REQUIREMENT: Each line of the data below between the one containing "Photos : David" and the one containing "Сдается в аренду", both included, is to be repeated exactly. Please omit pictures.

Top of SUPPLIED DATA

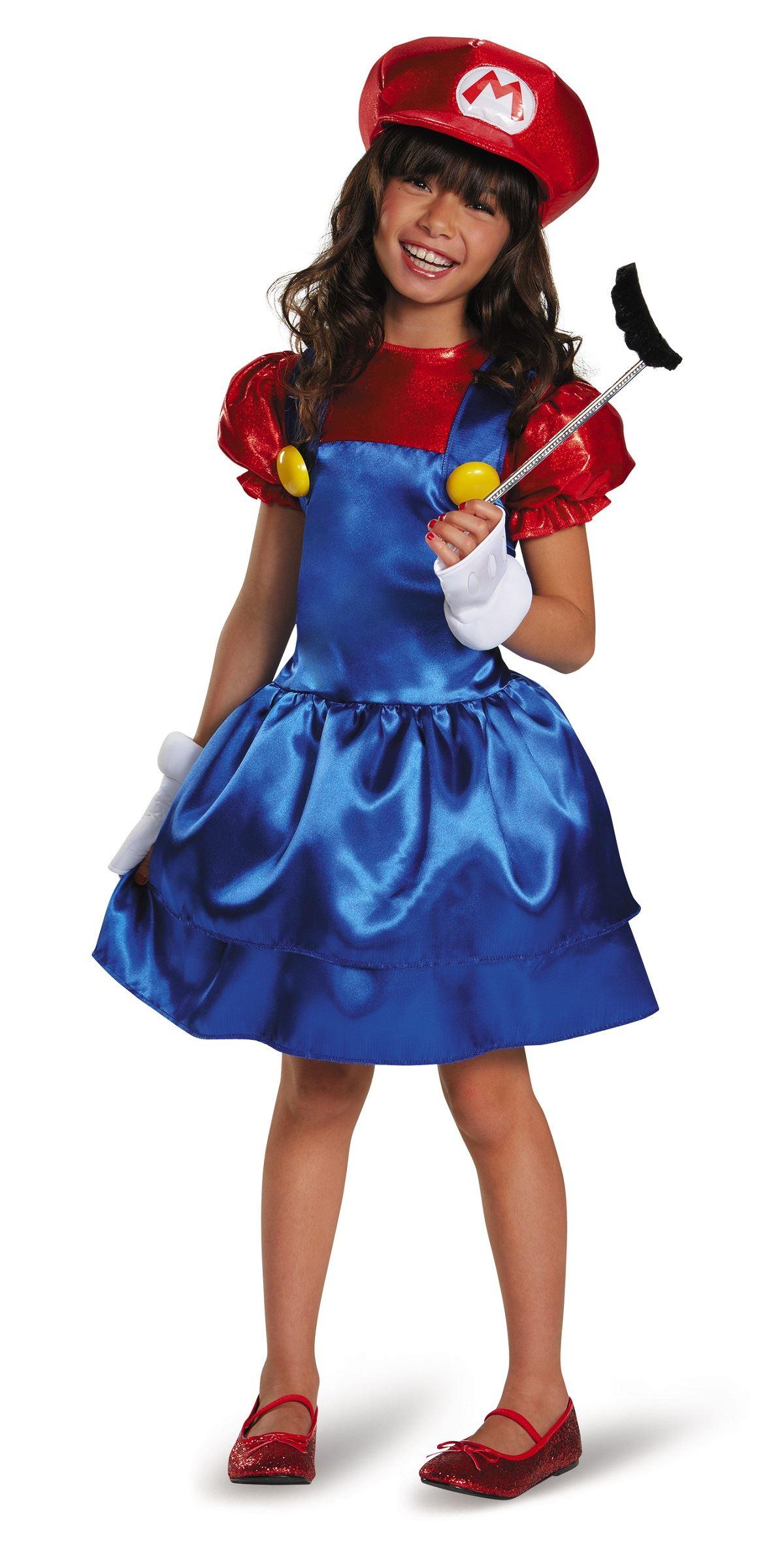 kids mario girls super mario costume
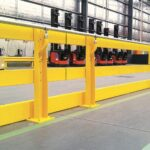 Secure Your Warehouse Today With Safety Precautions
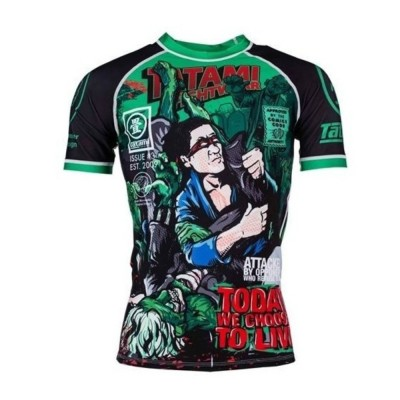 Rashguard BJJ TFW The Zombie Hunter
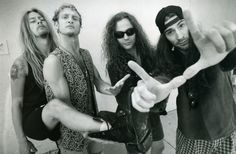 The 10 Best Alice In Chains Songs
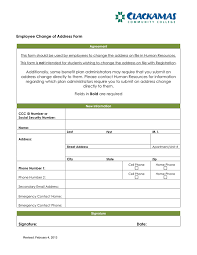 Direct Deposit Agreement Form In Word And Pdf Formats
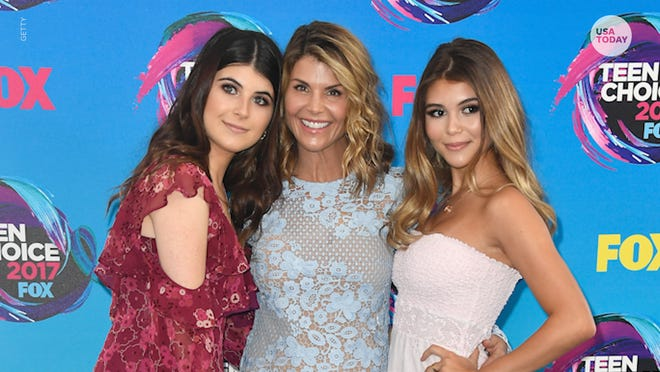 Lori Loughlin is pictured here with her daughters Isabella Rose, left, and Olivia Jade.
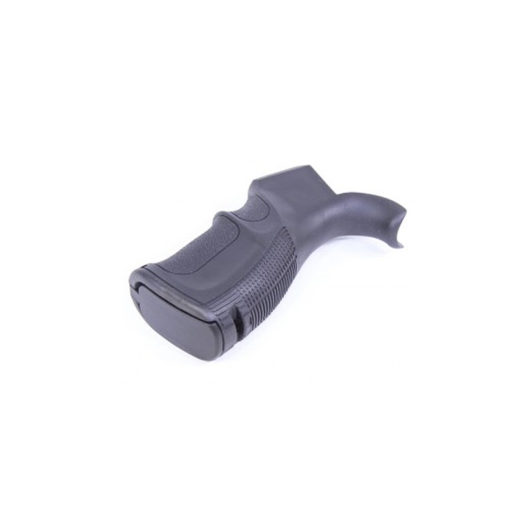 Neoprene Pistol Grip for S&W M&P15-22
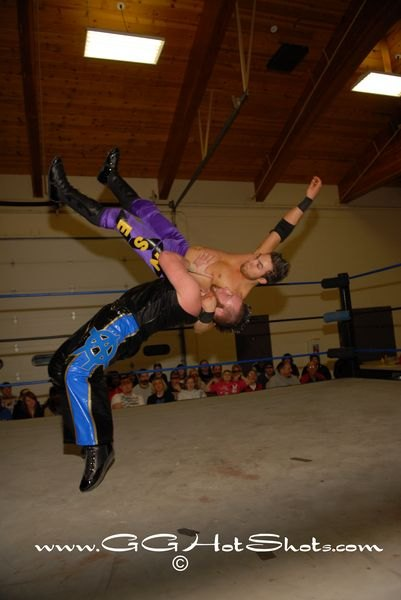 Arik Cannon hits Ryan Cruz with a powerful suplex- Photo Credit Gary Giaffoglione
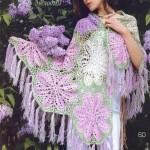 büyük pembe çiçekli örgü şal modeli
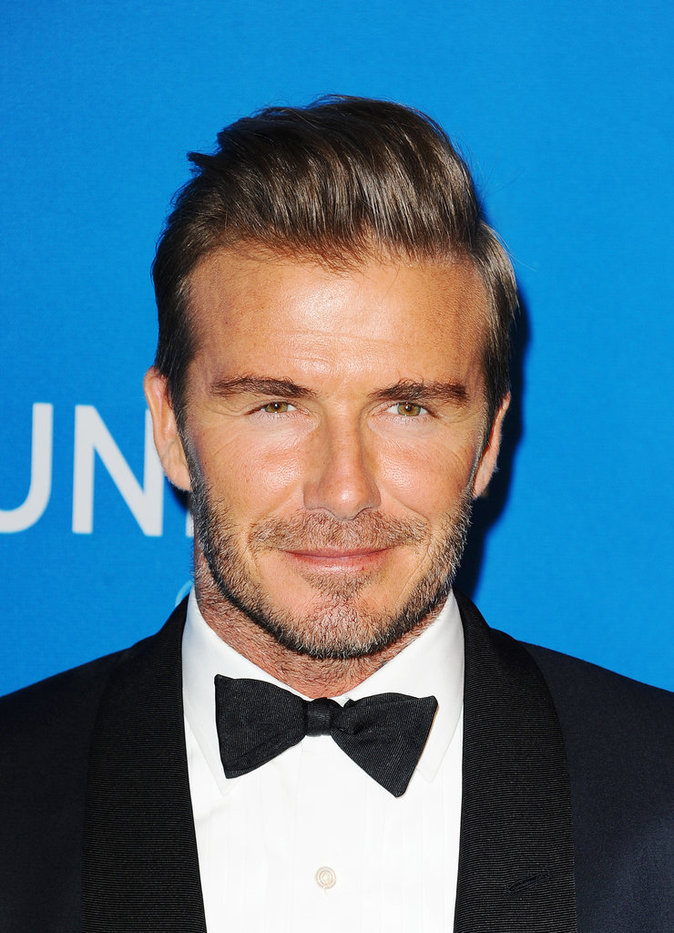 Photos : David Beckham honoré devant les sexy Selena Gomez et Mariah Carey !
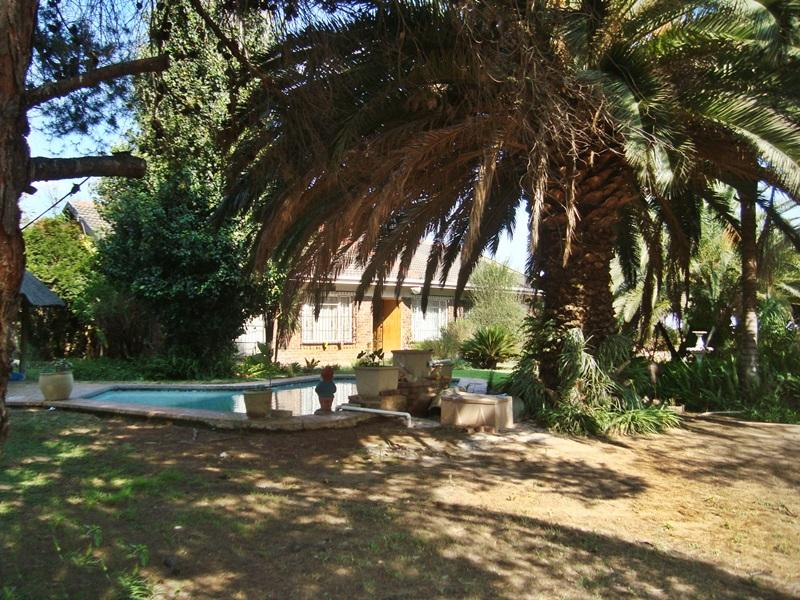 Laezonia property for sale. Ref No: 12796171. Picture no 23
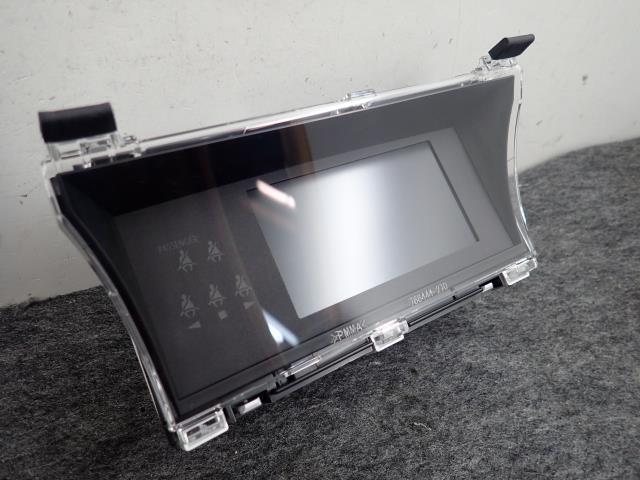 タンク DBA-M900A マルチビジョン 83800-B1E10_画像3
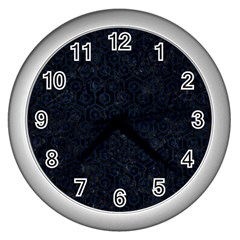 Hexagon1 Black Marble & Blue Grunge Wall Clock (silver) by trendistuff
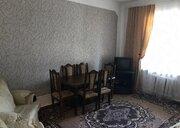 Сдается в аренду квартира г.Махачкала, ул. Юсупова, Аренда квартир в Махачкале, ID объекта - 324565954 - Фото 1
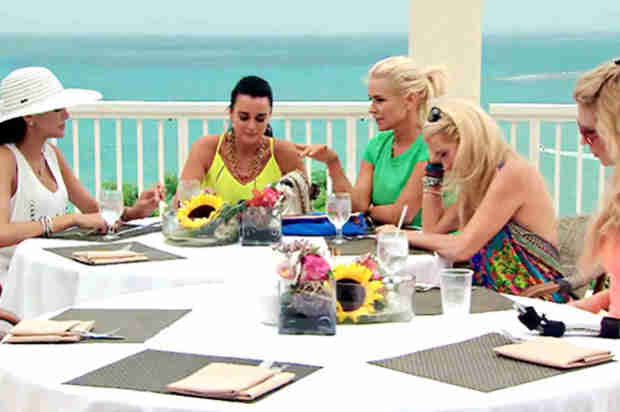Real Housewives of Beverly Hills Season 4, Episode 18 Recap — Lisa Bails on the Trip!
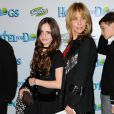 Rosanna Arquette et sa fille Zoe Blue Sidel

Bottom of SUPPLIED DATA

REPLY TO THE TASK:
 Photos : David Beckham honoré devant les sexy Selena Gomez et Mariah Carey !
 Laezonia property for sale. Ref No: 12796171. Picture no 23
 タンク DBA-M900A マルチビジョン 83800-B1E10_画像3
 Hexagon1 Black Marble & Blue Grunge Wall Clock (silver) by trendistuff
 Сдается в аренду квартира г.Махачкала, ул. Юсупова, Аренда квартир в Махачкале, ID объекта - 324565954 - Фото 1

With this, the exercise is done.